● WHAT THIS EXERCISE ASKS:
(1) In the passage on engineering design tradeoffs, what are tradeoffs often called to make them sound benign?
(2) Write the next few sentences of the passage on engineering design tradeoffs, picking up after its final sentence.

● GIVEN TEXT:
═══

It’s often about focus: designing a product to meet two overlapping objectives may be nice in principle but often leads to harsh tradeoffs, substandard performance, and eventual failure in practice.
Engineering design is more than just ensuring the various hardware and software components fit together and work as intended. During both planning and implementation phases, there will inevitably be tradeoffs among key performance parameters, power, size, weight, and other factors. (They are often called “compromises” to make them sound benign.) Balancing these tradeoffs while deciding how much weight to give each is where the art of engineering is added to the experience, expertise, analysis, and hard numbers.
But some projects try to do too many things, so the tradeoff matrix is harsh. Consider the flying car. We’ve heard about these since the 1950s, including the one popularized in the classic cartoon series “The Jetsons” (1962-1963) (Figure 1).

═══

● EXTRACTED MATERIAL:
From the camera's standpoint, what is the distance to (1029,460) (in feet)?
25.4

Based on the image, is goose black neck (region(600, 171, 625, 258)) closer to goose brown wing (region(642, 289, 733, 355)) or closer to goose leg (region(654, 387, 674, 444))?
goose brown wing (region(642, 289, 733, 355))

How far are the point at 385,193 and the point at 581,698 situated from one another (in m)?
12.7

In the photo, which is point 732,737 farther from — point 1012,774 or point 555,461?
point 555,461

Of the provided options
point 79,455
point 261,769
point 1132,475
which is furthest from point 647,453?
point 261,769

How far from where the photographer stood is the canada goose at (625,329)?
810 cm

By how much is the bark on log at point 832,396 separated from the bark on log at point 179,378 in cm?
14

═══

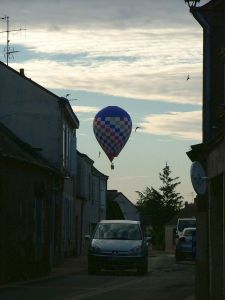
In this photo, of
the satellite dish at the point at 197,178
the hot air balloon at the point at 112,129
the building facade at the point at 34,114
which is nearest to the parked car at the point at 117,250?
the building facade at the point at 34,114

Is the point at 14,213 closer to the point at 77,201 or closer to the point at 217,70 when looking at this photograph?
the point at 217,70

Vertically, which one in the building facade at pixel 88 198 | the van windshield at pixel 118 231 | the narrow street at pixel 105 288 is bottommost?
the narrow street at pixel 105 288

═══

● ANSWER LIST:
(1) They are often called "compromises."

(2)
Every five years or so, there’s a spate of publicity about how flying-car prototypes are nearing final development, and we should be seeing them on the road and in the air soon. This “they are just around the corner” cycle then dies down, only to reappear about five years later. For example, just a few years ago, companies such as Terrafugia (a PR-coverage “star”) were getting lots of favorable attention, but now they are pretty much gone (Reference 1 and Figure 2).
However, when you think about it, the flying car is an example of very conflicting goals, expectations, and mandates. Start with the obvious: an airplane wants a streamlined body roughly in the shape of a cylinder, while a car needs a rectangular-like envelope with four wheels for stability. Most small aircraft have three wheels (nose wheel plus two), so right there, we have a conflict.
The list goes on, as the user expectations for a car as well as regulatory mandates (rear-view camera, advanced braking mechanisms, to cite a few) add to the complexity, weight, and power requirements but have little or no use in the air. For flying, many of the primary requirements are counter to those of the car, and some are actually counterproductive rather than just tolerable.
(Please note that when I say flying cars, I mean just that and not air taxis. There’s been a lot of interest lately in electric-powered short-hop air taxis with dozens of start-ups, and while those may not come to fruition, they do have a singular functional focus (see References 2 through 4.)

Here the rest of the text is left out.